Texto>
■ ■ ■
Falo da Igreja Católica porque é aquela com a qual estou mais familiarizado, mas todas as religiões têm práticas diferenciadas das normas inscritas nos textos sagrados que seguem, e quase todas as práticas se sobrepõem em autoridade às escrituras, o que no fundo nem critico, afinal não foram homens os que em primeira mão escreveram e escolheram os textos que integram os livros sagrados? Já os movimentos radicais de várias religiões (como alguns evangélicos no cristianismo) tendem a levar à letra o que se inscreve nas escrituras, com a perversa consequência de alienar ainda mais o espírito, produzindo multidões com um elevado estado de inconsciência, o estado onde conseguem ter algum sossego e encontrar sentido para a vida, uma vez que a sua realidade é incompreensível de tão má. Não sei o que é pior, se invocar a complexidade (periculosidade?) do texto, tendo que ser adaptado ao nosso cérebrozinho por especialistas, ou tomá-lo à letra; é que no último caso, pegando na tradição judaico-cristã, ainda não percebi muitas coisas como por exemplo as normas que Deus instituiu para os escravos. Há crentes cientes das inverdades da sua religião que escolhem acreditar, estão no seu direito, não estou a fazer juízos de valor; estou a dizer que para os não crentes as evidências apontam para nos encontrarmos numa época de consciencialização, em que somos permanentemente confrontados com erros passados.
■ ■ ■
Extratos dos registros>
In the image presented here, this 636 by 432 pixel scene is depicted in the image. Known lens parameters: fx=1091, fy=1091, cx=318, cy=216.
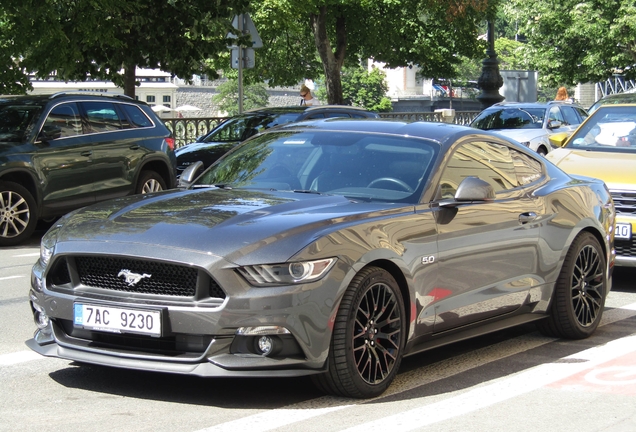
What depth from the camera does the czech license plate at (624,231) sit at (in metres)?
9.88

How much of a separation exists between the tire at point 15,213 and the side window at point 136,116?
228 centimetres

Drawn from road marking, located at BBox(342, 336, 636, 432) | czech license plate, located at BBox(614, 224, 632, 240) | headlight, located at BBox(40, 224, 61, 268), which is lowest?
road marking, located at BBox(342, 336, 636, 432)

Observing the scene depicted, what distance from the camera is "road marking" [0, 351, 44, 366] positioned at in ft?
21.6

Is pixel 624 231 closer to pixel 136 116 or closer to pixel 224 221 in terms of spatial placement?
pixel 224 221

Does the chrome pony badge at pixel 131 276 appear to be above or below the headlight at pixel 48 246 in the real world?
below

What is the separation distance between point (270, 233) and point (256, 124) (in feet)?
42.1

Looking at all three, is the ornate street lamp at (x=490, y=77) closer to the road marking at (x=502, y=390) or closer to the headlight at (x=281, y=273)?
the road marking at (x=502, y=390)

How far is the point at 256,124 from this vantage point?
1814cm

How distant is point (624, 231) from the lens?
9898 mm

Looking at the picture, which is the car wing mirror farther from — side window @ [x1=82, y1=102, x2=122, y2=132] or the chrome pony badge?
side window @ [x1=82, y1=102, x2=122, y2=132]

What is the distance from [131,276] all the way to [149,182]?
994 centimetres

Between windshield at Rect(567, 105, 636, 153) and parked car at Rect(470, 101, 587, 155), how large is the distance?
985 centimetres

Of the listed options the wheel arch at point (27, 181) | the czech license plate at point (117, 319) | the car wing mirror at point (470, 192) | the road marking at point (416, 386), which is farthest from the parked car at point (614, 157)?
the wheel arch at point (27, 181)

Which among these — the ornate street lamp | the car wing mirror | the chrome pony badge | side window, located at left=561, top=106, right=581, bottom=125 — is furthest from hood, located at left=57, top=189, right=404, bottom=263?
the ornate street lamp
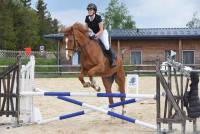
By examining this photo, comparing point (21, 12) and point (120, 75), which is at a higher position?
point (21, 12)

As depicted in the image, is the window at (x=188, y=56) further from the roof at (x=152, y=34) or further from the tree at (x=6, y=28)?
the tree at (x=6, y=28)

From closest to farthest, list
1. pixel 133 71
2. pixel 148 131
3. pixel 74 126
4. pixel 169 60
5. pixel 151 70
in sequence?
pixel 169 60
pixel 148 131
pixel 74 126
pixel 133 71
pixel 151 70

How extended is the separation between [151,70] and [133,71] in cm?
262

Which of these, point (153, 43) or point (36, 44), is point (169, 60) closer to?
point (153, 43)

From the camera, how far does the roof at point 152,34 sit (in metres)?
37.9

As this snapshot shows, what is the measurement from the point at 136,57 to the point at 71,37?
30.1 meters

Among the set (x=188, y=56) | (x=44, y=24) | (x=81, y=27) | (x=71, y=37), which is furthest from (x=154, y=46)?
(x=44, y=24)

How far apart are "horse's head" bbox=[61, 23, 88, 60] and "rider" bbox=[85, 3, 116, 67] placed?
367mm

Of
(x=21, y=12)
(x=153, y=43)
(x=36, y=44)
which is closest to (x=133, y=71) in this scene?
(x=153, y=43)

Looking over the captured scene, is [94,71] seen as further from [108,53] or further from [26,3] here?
[26,3]

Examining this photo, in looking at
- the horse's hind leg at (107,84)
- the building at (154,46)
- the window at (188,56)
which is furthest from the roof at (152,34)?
the horse's hind leg at (107,84)

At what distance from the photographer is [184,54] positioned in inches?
1516

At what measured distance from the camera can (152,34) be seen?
1550 inches

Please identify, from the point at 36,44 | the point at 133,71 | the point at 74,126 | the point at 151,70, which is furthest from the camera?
the point at 36,44
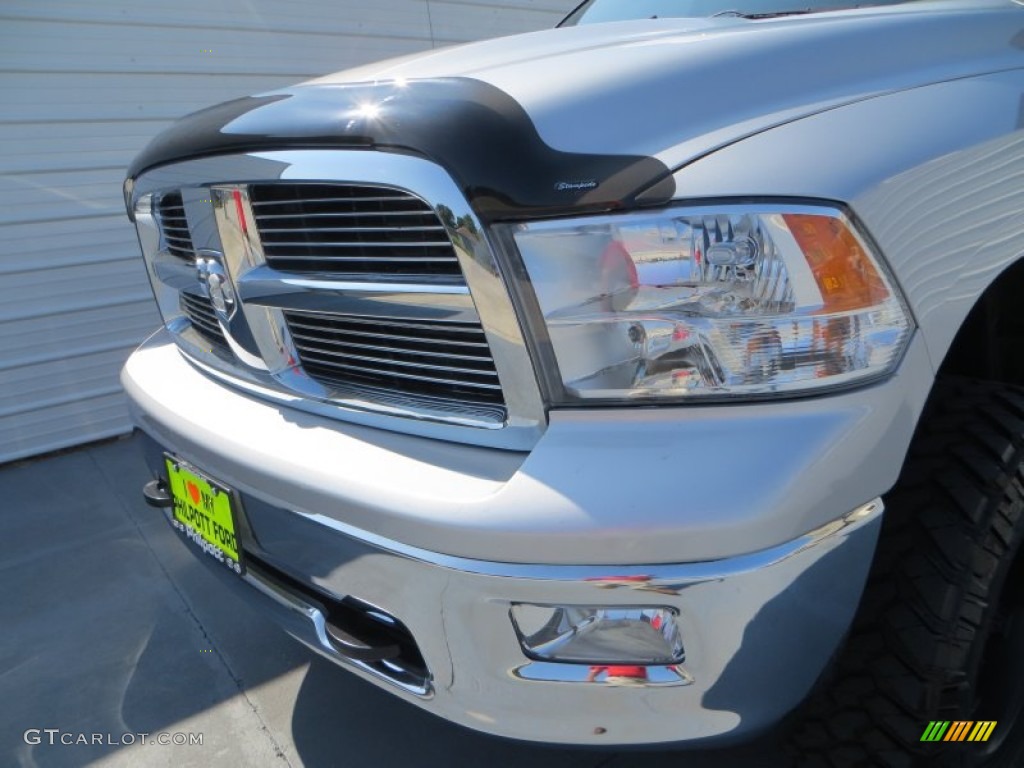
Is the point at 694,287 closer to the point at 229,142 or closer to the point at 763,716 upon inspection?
the point at 763,716

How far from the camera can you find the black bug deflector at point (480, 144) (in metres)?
1.09

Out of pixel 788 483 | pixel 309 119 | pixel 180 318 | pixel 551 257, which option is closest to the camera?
pixel 788 483

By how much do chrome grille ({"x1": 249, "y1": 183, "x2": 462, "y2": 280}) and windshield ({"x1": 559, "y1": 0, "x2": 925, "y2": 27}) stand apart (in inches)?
42.8

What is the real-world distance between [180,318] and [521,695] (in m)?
1.53

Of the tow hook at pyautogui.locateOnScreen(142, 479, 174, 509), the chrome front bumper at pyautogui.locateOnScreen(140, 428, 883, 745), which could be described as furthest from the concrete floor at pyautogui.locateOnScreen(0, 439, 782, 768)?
the tow hook at pyautogui.locateOnScreen(142, 479, 174, 509)

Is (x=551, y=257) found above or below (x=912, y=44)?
below

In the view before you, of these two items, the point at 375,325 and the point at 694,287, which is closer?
the point at 694,287

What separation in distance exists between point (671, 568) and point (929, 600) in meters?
0.51

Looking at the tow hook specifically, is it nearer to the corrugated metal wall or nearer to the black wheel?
the black wheel

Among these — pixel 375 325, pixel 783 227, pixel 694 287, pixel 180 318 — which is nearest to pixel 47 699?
pixel 180 318

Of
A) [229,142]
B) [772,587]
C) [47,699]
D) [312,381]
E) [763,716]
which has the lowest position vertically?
[47,699]

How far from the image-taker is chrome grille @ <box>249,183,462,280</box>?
125 cm

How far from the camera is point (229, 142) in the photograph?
4.96 feet
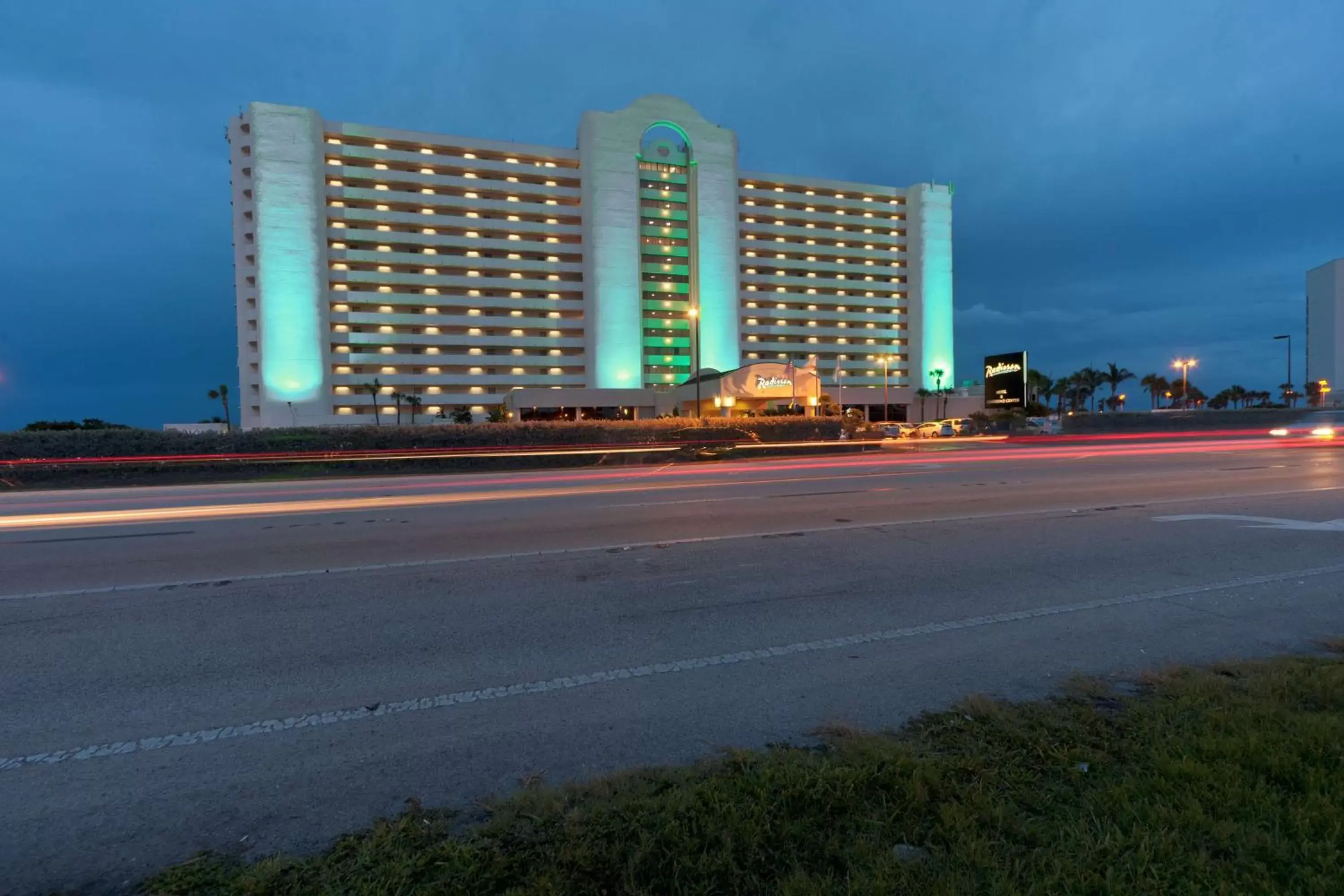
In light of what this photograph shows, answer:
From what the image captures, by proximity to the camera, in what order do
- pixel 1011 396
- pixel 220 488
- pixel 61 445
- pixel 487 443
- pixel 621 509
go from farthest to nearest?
pixel 1011 396 → pixel 487 443 → pixel 61 445 → pixel 220 488 → pixel 621 509

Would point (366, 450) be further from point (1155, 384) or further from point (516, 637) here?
point (1155, 384)

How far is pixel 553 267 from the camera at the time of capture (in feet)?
270

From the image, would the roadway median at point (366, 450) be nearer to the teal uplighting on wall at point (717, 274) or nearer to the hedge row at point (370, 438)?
the hedge row at point (370, 438)

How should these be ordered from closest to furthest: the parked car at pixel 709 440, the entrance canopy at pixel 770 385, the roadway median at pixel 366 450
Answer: the roadway median at pixel 366 450 < the parked car at pixel 709 440 < the entrance canopy at pixel 770 385

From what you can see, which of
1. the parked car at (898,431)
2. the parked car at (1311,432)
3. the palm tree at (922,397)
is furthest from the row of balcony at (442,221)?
the parked car at (1311,432)

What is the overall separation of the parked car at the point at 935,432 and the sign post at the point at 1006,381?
4.62 meters

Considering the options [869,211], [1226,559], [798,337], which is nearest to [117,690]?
[1226,559]

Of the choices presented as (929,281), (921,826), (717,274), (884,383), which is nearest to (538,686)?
(921,826)

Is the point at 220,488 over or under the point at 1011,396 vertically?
under

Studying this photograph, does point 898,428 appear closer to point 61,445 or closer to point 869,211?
point 61,445

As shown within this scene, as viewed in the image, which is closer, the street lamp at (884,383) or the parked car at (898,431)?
the parked car at (898,431)

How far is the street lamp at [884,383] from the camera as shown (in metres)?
82.0

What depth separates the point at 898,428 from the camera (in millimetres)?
53781

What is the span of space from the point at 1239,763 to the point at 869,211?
349 feet
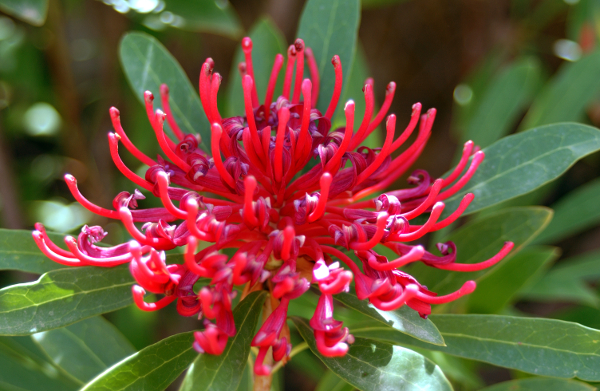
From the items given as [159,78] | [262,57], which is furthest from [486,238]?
[159,78]

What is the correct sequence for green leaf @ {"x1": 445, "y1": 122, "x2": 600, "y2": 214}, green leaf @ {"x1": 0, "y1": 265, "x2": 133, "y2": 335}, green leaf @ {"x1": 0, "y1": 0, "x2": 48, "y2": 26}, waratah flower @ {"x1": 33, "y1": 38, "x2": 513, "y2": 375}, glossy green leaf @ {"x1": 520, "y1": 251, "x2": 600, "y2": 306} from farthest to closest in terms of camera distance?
glossy green leaf @ {"x1": 520, "y1": 251, "x2": 600, "y2": 306}
green leaf @ {"x1": 0, "y1": 0, "x2": 48, "y2": 26}
green leaf @ {"x1": 445, "y1": 122, "x2": 600, "y2": 214}
green leaf @ {"x1": 0, "y1": 265, "x2": 133, "y2": 335}
waratah flower @ {"x1": 33, "y1": 38, "x2": 513, "y2": 375}

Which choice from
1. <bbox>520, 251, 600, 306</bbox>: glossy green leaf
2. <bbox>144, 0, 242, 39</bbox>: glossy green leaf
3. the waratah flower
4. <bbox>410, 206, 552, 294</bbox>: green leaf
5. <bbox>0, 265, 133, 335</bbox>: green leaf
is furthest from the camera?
<bbox>144, 0, 242, 39</bbox>: glossy green leaf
■ ■ ■
Por favor, indique qual grupo o texto cita como exemplo de movimento radical dentro do cristianismo.

Resultado abaixo> Alguns evangélicos.